Below, from the very first line of the records down to and including the line containing "pothole repair [84, 682, 1119, 916]", lay out every line as a numbered list, skipping the blank ones. Leave out everything after that line.

════════════════

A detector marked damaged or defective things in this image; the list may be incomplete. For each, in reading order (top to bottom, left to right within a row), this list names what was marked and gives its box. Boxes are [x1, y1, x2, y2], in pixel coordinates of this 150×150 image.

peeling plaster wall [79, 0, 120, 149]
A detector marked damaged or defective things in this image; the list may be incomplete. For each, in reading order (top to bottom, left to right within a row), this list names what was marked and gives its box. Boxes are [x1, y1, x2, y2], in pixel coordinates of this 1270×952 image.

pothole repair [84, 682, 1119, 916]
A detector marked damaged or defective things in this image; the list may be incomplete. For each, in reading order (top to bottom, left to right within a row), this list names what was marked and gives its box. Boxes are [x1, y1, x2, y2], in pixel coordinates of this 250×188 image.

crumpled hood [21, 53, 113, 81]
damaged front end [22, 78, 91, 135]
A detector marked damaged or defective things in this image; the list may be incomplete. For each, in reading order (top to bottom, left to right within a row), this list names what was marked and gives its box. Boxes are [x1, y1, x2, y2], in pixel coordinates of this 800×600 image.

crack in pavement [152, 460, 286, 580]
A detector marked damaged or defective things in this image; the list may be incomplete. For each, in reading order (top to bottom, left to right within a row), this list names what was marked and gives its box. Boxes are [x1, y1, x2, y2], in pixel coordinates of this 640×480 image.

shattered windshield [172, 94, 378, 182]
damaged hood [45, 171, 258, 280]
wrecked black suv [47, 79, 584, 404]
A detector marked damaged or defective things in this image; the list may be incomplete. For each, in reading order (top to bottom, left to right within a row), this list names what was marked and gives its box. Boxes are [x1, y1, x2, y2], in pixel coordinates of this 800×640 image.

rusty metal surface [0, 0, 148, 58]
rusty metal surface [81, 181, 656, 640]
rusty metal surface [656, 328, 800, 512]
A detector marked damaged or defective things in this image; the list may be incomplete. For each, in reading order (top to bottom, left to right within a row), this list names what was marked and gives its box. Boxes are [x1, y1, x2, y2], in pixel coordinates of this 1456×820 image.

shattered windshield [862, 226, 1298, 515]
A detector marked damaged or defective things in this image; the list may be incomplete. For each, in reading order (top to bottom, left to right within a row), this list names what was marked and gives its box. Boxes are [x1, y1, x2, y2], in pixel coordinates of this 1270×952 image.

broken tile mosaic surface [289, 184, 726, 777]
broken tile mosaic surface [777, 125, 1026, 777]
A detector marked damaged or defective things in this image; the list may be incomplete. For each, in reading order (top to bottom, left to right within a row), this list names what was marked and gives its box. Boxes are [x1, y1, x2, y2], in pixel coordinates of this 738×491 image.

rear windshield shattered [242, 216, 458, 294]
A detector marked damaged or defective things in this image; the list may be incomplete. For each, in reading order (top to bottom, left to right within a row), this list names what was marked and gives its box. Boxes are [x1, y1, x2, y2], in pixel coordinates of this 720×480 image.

════════════════

### Right answer
1. A detector marked damaged or defective things in this image; the list may be incomplete. For each, in reading order (top to bottom, left to right within a row), this list names what was marked and gives its box. Boxes are [x1, y1, x2, y2], in pixel coordinates of this 150×150 image.
2. peeling plaster wall [79, 0, 120, 149]
3. A detector marked damaged or defective things in this image; the list may be incomplete. For each, in reading order (top to bottom, left to right within a row), this list names what was marked and gives its box. Boxes are [x1, y1, x2, y2], in pixel coordinates of this 1270×952 image.
4. pothole repair [84, 682, 1119, 916]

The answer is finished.